— Supplied text —
....................

241. It is an unwritten rule of the law, constitutional and administrative, that whenever a decision-making function is entrusted to the
subjective satisfaction of a statutory functionary, there is an implicit obligation to apply his mind to pertinent and proximate matters only, eschewing the irrelevant and the remote. (See: Shalini Soni v. Union
of India and others 1980 (4) SCC 544).
242. The Wednesbury principle is often misunderstood to mean that any administrative
decision which is regarded by the Court to be
unreasonable must be struck down. The correct understanding of the Wednesbury principle is that a decision will be said to be unreasonable in the
Wednesbury sense if (i) it is based on wholly irrelevant material or wholly irrelevant consideration,
(ii) it has ignored a very relevant material which it
should have taken into consideration, or (iii) it is so absurd that no sensible person could ever have
reached to it.
243. As observed by Lord Diplock in CCSU's case
(1984)3 All ER 935, a decision will be said to suffer from Wednesbury unreasonableness if it is
"so outrageous in its defiance of logic or of accepted moral standards that no sensible person who had applied his mind to the question to be decided could have arrived at it"."
...17...
Similar reiteration can be found in Khudiram Das vs.
.

....................

— Exercise tasks —
a - Translate this sentence from the passage on the Wednesbury principle into Spanish: "The Wednesbury principle is often misunderstood to mean that any administrative decision which is regarded by the Court to be unreasonable must be struck down."
b - From the passage on the Wednesbury principle, output the words exactly as they appear, beginning with "243. As observed" and ending after "Khudiram Das vs.".
The entries have no connection to the passage on the Wednesbury principle.

....................

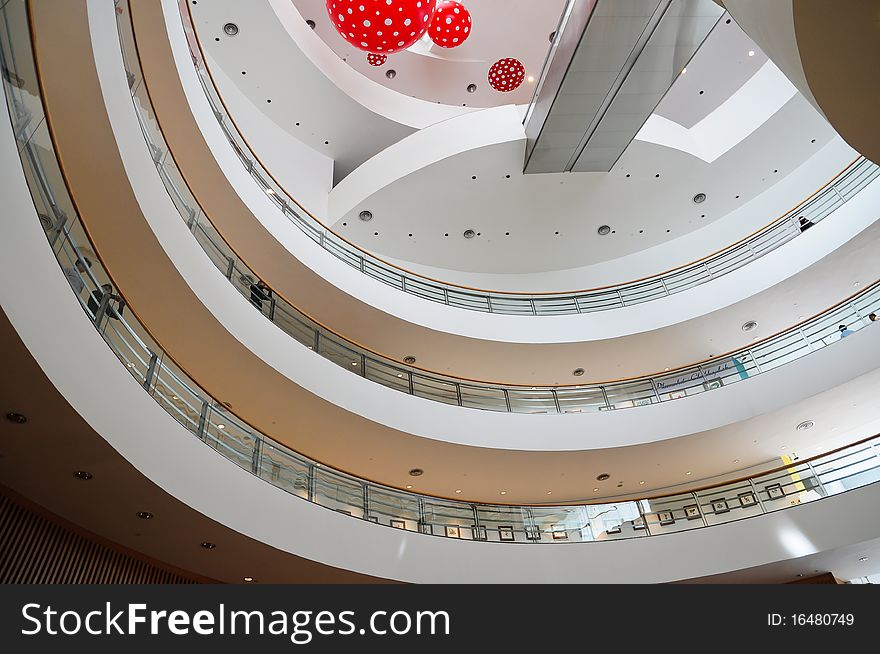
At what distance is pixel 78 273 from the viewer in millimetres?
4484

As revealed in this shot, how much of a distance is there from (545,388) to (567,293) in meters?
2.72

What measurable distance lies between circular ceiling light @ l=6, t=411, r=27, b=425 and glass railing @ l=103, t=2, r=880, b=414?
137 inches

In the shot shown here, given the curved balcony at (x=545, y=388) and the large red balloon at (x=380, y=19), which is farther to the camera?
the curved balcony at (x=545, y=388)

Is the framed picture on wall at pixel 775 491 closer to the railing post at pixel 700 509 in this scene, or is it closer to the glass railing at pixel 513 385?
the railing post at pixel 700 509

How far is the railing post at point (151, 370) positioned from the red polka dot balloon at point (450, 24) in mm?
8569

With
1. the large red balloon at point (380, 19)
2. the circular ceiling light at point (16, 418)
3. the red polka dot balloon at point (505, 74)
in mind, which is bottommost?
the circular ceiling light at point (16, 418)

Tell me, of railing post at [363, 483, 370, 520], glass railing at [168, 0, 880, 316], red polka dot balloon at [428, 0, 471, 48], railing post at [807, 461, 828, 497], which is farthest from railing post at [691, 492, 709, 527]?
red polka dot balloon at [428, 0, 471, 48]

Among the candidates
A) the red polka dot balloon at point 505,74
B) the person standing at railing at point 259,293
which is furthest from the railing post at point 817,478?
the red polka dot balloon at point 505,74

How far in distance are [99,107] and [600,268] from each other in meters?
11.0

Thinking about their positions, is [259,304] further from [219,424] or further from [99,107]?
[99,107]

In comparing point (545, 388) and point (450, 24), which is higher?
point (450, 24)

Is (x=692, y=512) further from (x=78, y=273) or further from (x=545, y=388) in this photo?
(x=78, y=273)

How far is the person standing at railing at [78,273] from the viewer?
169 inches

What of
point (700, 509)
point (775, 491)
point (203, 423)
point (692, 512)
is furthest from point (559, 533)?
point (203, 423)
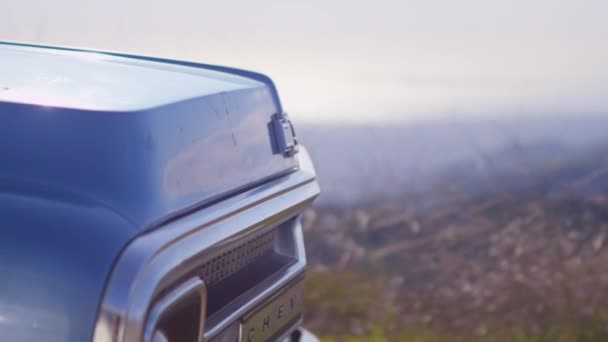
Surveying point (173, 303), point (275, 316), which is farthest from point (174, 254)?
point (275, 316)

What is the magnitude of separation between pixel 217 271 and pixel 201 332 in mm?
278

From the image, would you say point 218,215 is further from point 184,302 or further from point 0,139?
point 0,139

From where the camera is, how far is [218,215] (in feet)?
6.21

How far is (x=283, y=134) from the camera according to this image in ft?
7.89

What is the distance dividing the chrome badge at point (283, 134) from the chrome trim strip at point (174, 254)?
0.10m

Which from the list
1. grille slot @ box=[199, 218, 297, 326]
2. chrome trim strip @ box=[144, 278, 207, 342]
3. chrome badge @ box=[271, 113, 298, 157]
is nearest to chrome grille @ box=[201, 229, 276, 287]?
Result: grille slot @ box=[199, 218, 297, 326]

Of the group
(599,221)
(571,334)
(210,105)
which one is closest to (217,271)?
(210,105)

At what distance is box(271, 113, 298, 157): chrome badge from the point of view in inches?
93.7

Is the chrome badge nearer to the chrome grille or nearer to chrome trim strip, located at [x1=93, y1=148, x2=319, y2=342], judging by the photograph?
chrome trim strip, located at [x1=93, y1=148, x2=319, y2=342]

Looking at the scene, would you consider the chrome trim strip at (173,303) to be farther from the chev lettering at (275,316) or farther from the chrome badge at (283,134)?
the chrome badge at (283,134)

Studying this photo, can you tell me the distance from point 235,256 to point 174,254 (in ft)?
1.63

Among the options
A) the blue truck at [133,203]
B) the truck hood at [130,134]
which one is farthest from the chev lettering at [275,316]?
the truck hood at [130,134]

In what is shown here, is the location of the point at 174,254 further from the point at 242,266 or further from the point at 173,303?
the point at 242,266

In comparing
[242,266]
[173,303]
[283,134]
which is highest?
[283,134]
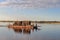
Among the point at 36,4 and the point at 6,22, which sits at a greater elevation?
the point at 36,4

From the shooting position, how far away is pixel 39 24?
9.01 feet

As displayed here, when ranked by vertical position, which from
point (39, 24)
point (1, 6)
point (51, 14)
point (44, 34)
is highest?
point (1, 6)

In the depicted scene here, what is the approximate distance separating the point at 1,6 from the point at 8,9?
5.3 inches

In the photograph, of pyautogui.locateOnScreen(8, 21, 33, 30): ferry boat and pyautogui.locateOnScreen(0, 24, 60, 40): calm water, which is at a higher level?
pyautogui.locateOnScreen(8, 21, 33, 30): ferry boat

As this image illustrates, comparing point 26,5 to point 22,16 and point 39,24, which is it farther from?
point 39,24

....................

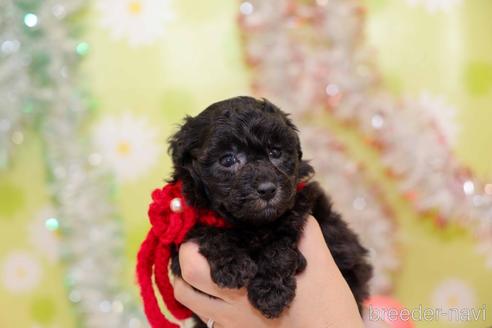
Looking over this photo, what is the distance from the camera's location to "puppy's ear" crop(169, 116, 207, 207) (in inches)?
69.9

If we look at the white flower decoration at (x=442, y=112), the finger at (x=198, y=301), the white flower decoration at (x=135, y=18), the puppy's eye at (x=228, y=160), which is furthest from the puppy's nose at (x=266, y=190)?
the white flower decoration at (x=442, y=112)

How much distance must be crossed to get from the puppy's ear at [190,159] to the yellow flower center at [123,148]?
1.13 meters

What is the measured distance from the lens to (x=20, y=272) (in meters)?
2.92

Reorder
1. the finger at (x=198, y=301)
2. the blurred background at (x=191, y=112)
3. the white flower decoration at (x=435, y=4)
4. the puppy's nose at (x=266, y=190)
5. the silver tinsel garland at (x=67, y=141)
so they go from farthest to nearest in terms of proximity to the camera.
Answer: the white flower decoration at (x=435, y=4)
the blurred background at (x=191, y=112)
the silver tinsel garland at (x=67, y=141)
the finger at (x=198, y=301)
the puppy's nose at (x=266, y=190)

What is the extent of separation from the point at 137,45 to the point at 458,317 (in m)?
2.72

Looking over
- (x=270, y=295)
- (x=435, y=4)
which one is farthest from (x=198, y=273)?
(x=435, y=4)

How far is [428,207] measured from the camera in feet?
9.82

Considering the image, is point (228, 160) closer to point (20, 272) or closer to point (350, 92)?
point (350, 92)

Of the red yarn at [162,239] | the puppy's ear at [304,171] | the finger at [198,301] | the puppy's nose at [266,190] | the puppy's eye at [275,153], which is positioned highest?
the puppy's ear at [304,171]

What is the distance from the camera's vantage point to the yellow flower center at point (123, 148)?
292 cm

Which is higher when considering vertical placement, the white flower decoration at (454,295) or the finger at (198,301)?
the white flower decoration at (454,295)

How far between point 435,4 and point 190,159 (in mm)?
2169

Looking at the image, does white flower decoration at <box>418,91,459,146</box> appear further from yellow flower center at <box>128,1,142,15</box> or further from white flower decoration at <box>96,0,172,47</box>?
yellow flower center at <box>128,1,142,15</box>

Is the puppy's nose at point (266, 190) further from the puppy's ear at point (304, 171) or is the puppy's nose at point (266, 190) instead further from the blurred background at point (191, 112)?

....................

— Solutions for each task —
a - El principio Wednesbury a menudo se malinterpreta en el sentido de que toda decisión administrativa que el Tribunal considere irrazonable debe ser anulada.

b -
243. As observed by Lord Diplock in CCSU's case
(1984)3 All ER 935, a decision will be said to suffer from Wednesbury unreasonableness if it is
"so outrageous in its defiance of logic or of accepted moral standards that no sensible person who had applied his mind to the question to be decided could have arrived at it"."
...17...
Similar reiteration can be found in Khudiram Das vs.